Saturday, October 20, 2007

Foundations

Today Greg and I celebrate our anniversary. That is, we would have celebrated our anniversary if I hadn't been working until late afternoon and he hadn't had a bachelor party to go to starting shortly thereafter for one of his former roommates. Figuring out that we both had rather important commitments (I need to work to pay rent, and he shouldn't let down his roommate), we arranged to go out yesterday morning for breakfast at one of our favourite breakfast places and celebrate then. Oddly, the reaction from several of my acquaintances to this piece of information was "you did what? You let him get away with that?" which left me with nothing but puzzlement. What, exactly, did I let Greg get away with? And why was the emphasis put on his getting away with "it"? Didn't I, too, "get away with" working on our anniversary?

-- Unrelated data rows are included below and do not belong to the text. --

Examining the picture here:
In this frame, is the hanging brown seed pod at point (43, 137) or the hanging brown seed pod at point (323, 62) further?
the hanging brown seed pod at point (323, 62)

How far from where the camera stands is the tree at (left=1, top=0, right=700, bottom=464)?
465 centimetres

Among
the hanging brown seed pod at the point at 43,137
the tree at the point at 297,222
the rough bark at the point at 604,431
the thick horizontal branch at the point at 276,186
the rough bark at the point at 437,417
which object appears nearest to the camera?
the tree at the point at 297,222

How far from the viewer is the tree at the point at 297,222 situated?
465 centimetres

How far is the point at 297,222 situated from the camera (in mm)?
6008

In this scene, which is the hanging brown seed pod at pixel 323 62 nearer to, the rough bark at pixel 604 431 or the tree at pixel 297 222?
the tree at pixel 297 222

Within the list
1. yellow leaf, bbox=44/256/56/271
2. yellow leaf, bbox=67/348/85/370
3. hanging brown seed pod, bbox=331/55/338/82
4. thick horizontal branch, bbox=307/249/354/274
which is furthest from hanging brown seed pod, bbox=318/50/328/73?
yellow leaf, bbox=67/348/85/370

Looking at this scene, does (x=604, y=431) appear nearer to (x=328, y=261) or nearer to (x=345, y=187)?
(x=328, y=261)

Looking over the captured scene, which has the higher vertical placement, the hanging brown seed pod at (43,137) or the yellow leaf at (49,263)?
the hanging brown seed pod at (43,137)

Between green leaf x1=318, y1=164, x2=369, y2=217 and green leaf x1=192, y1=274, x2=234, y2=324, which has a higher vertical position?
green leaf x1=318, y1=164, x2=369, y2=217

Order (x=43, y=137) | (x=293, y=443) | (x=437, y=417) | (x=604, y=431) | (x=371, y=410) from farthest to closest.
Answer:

This idea that the world should fall away in order to allow sentimentality seems strange to me. The world doesn't keep track of our important dates. And really, where's the logic in throwing a stinking fuss about celebrating on the exact date? Sure, I could have thrown a massive fit about Greg going to a party on our anniversary, but that would have resulted in either:
a) him canceling his plans and being angry, and me feeling a combination of guilty and vindicated, or,
b) him refusing to cancel his plans and us both being angry, me feeling rejected, and him feeling guilty.
Where, tell me, is the good in that? Our relationship isn't built on this kind of selfishness, but on generosity and rationality. It's rational that we arrange to celebrate early when things are in the way. It's generous of us both to grant the time for one to work and the other to support a friend. And really, isn't the point just to make sure the event is recognized? Does it matter if the significance and recognition happens a day early? "Darn you, Greg! How dare you tell me you love me on a day other than our anniversary!" Poop to that.

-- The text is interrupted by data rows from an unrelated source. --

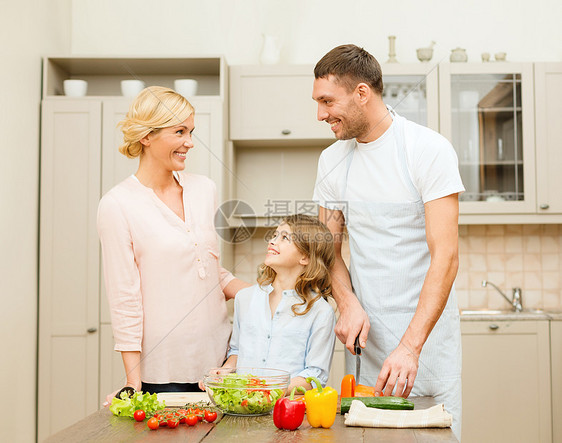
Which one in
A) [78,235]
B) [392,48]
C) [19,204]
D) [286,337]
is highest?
[392,48]

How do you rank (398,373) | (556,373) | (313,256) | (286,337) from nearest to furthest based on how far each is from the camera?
(398,373) < (286,337) < (313,256) < (556,373)

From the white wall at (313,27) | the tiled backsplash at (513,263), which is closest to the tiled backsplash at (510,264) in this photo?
the tiled backsplash at (513,263)

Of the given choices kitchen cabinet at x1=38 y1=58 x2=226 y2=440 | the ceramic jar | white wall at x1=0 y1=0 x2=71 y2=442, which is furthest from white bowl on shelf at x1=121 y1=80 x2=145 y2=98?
the ceramic jar

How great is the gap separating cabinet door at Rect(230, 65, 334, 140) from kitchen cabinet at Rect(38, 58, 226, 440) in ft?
0.51

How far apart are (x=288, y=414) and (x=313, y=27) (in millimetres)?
2922

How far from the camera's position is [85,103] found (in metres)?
3.25

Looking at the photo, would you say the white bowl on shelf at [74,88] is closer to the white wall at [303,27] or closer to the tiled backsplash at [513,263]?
the white wall at [303,27]

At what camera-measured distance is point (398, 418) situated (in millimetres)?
1288

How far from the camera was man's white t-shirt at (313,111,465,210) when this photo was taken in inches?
64.7

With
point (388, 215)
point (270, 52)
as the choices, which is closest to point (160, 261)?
point (388, 215)

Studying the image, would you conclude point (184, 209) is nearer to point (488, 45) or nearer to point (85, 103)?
point (85, 103)

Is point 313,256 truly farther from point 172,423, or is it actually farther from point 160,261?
point 172,423

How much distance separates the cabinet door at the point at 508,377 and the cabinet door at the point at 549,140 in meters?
0.68

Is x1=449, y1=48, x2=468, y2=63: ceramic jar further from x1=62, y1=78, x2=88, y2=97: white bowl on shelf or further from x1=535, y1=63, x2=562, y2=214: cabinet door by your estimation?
x1=62, y1=78, x2=88, y2=97: white bowl on shelf
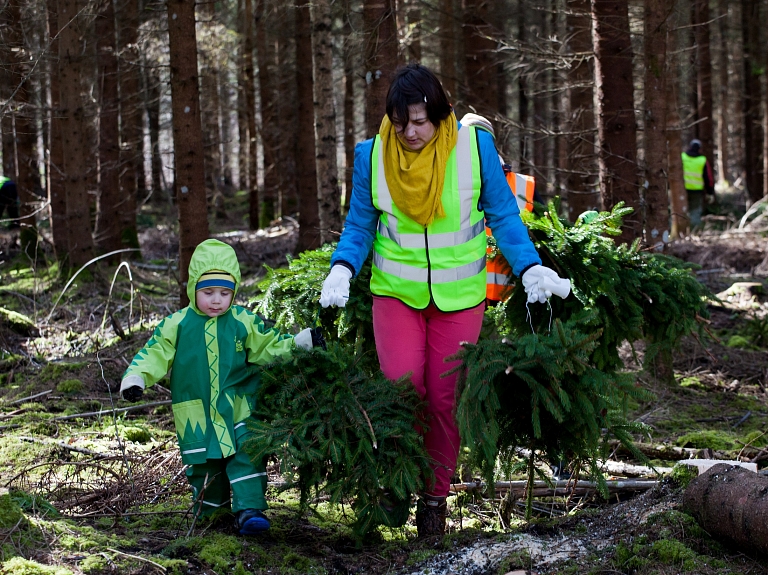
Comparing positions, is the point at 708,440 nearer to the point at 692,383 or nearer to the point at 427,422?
the point at 692,383

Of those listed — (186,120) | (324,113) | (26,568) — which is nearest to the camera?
(26,568)

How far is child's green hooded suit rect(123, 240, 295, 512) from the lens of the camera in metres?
4.02

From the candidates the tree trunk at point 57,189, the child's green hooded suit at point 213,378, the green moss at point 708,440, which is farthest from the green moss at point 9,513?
the tree trunk at point 57,189

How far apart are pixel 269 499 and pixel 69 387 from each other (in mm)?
2899

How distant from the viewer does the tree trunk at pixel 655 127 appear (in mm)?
7680

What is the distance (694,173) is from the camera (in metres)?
16.4

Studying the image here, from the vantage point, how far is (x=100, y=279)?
11023mm

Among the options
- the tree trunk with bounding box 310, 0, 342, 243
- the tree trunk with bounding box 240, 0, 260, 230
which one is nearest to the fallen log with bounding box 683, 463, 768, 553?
the tree trunk with bounding box 310, 0, 342, 243

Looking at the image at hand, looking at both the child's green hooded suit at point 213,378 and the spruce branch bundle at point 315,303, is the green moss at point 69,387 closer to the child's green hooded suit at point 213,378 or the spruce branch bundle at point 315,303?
the spruce branch bundle at point 315,303

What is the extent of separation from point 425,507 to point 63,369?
4456mm

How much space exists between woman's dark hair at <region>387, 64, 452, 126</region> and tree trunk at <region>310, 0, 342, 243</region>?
17.9ft

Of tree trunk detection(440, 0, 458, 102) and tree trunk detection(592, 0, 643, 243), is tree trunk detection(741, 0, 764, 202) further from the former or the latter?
tree trunk detection(592, 0, 643, 243)

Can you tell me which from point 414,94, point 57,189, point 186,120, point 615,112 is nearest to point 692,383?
point 615,112

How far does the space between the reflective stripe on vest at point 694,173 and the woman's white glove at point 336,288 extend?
14.1 meters
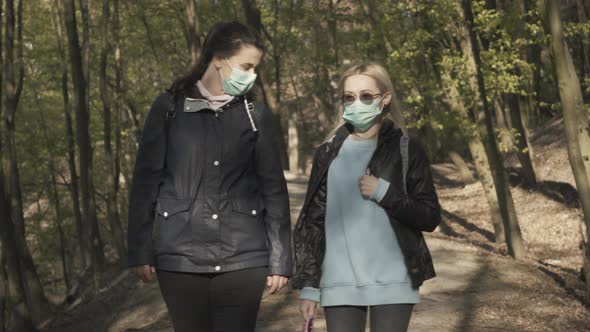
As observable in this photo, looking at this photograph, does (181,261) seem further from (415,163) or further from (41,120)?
(41,120)

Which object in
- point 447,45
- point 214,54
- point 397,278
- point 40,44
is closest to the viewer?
point 397,278

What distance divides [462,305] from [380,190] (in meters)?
8.06

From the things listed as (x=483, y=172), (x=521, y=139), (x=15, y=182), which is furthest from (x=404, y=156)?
(x=521, y=139)

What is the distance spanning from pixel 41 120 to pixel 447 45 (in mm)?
18204

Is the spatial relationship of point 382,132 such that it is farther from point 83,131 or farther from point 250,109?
point 83,131

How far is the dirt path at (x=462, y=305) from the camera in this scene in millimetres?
10859

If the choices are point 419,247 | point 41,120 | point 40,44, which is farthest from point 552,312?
point 41,120

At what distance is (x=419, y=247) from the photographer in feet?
14.1

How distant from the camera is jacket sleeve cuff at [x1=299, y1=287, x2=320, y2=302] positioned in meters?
4.31

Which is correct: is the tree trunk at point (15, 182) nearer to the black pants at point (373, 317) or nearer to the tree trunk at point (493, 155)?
the tree trunk at point (493, 155)

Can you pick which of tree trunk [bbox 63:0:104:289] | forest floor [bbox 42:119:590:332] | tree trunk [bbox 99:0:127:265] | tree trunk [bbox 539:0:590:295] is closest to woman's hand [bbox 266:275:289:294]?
forest floor [bbox 42:119:590:332]

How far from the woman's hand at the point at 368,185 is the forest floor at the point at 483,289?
609 centimetres

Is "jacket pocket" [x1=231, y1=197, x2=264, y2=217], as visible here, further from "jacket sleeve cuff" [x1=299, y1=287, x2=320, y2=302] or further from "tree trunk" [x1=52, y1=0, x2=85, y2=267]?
"tree trunk" [x1=52, y1=0, x2=85, y2=267]

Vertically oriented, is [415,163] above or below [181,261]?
above
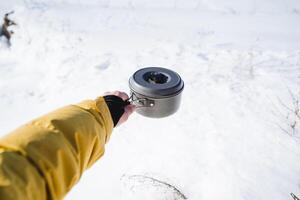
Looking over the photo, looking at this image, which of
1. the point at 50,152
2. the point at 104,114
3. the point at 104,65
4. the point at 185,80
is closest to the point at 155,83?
the point at 104,114

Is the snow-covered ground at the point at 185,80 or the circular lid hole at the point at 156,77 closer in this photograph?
the circular lid hole at the point at 156,77

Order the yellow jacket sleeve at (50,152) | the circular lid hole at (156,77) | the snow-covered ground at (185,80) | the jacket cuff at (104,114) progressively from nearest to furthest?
the yellow jacket sleeve at (50,152), the jacket cuff at (104,114), the circular lid hole at (156,77), the snow-covered ground at (185,80)

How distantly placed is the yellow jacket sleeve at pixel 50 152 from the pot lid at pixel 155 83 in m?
0.56

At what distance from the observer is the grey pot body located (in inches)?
70.1

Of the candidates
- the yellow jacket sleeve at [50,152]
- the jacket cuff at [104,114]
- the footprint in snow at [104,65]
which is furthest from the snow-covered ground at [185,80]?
the yellow jacket sleeve at [50,152]

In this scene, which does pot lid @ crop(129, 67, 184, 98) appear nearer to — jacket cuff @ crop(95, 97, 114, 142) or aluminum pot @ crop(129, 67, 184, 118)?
aluminum pot @ crop(129, 67, 184, 118)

I have to look at these women (because, yes, they were all women) who were aghast at my sacrifice and wonder if this has something to do with the reason they all have such a bad track record with men...

Tuesday, October 16, 2007

The Space In Between

Sometimes I think that there isn't enough present. The past seems so full and heavy, the future seems looming and gigantic, and the present is just a gasp in the middle. The pause in the middle of a sentence when you briefly wonder if what you've just said makes any sense -- and what you're going to finish the line with. The past is full of good moments and bad, and the future holds the potential to be so much better than you'd imagined. Sometimes I get so caught up with the bad moments of the past and the fear that the future will be no better. Sometimes I remember fondly pieces of the past and anticipate the glorious future with such anxiety that I can barely stand to be stuck here where everything is yet to happen.

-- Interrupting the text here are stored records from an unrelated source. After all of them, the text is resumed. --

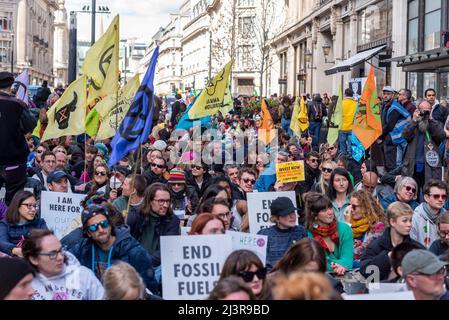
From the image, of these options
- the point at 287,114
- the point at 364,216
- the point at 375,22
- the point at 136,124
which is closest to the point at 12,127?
the point at 136,124

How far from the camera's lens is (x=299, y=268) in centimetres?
631

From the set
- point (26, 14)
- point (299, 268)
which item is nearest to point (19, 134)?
point (299, 268)

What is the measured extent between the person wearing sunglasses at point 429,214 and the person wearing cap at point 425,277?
3318 millimetres

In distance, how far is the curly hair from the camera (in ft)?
30.5

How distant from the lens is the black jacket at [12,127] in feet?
30.9

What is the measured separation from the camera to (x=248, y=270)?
567 centimetres

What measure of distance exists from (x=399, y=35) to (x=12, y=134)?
2014 centimetres

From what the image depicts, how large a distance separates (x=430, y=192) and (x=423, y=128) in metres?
4.58

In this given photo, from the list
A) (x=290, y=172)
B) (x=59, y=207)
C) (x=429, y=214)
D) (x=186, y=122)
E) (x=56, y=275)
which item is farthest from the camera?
(x=186, y=122)

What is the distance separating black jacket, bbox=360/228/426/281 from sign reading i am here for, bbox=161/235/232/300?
143 centimetres

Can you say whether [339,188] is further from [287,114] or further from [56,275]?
[287,114]

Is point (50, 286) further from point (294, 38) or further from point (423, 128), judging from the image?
point (294, 38)

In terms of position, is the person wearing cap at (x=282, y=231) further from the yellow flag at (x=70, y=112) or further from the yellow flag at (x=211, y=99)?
the yellow flag at (x=211, y=99)

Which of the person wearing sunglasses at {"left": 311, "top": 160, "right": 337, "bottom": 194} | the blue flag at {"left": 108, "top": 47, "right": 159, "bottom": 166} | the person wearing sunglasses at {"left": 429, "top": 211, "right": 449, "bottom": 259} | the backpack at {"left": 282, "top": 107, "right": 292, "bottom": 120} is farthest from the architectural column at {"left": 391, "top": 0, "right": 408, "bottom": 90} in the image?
the person wearing sunglasses at {"left": 429, "top": 211, "right": 449, "bottom": 259}
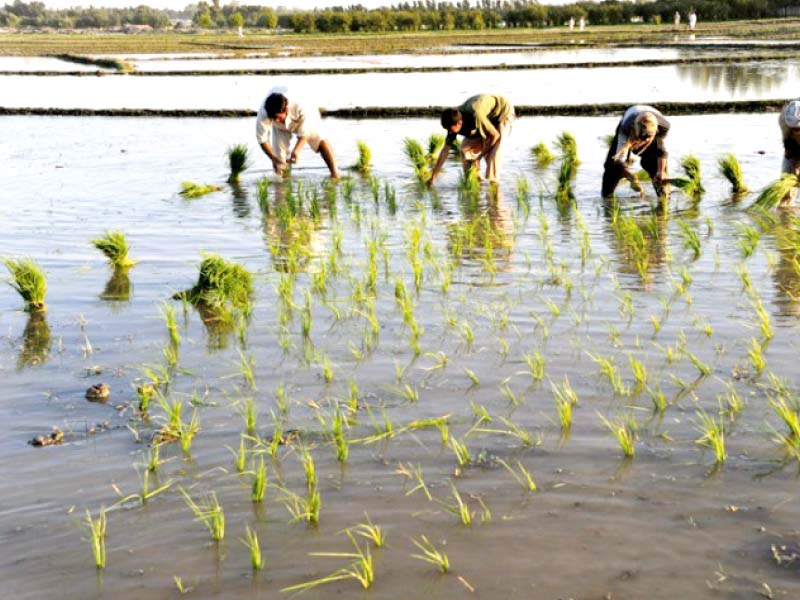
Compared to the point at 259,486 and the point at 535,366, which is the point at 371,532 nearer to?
the point at 259,486

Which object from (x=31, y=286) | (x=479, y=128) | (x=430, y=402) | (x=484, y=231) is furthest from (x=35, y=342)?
(x=479, y=128)

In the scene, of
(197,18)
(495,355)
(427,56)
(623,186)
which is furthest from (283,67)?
(197,18)

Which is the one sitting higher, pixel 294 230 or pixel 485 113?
pixel 485 113

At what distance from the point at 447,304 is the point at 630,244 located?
1824 millimetres

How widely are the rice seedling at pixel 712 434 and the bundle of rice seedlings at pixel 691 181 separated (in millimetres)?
4966

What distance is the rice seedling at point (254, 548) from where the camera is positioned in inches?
121

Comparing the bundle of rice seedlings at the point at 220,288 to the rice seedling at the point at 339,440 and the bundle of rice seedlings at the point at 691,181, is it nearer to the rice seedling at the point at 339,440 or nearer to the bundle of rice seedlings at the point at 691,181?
the rice seedling at the point at 339,440

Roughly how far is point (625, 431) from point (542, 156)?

I guess what I'm trying to say is that I'm not a present-oriented person. I never have been. Yet slowly I've been becoming sick from the focus on what has been and what will be. I've felt out of place, out of control, and constantly out of time in the now. I suppose that's why I stopped writing in the blog. I wanted to disconnect. The only problem is that I missed the writing. So I was stuck between not wanting to come back to writing at a place that had a set of predetermined expectations about what I would write about and who I would be, and not wanting to not write. I'm not sure why it took me so long to come to the determination that what I needed to do was clear the blog. So here it is. My new unmarked trail. For those of you that want to be able to look back, the old content and layout can still be found here. I'll develop a new layout in time, and post when I am able. I'm running a pretty busy schedule these days, but it's nice to have the clear white space to fill with the present. It's important to remember that the present is the only time we really live, and I should learn to appreciate mine more.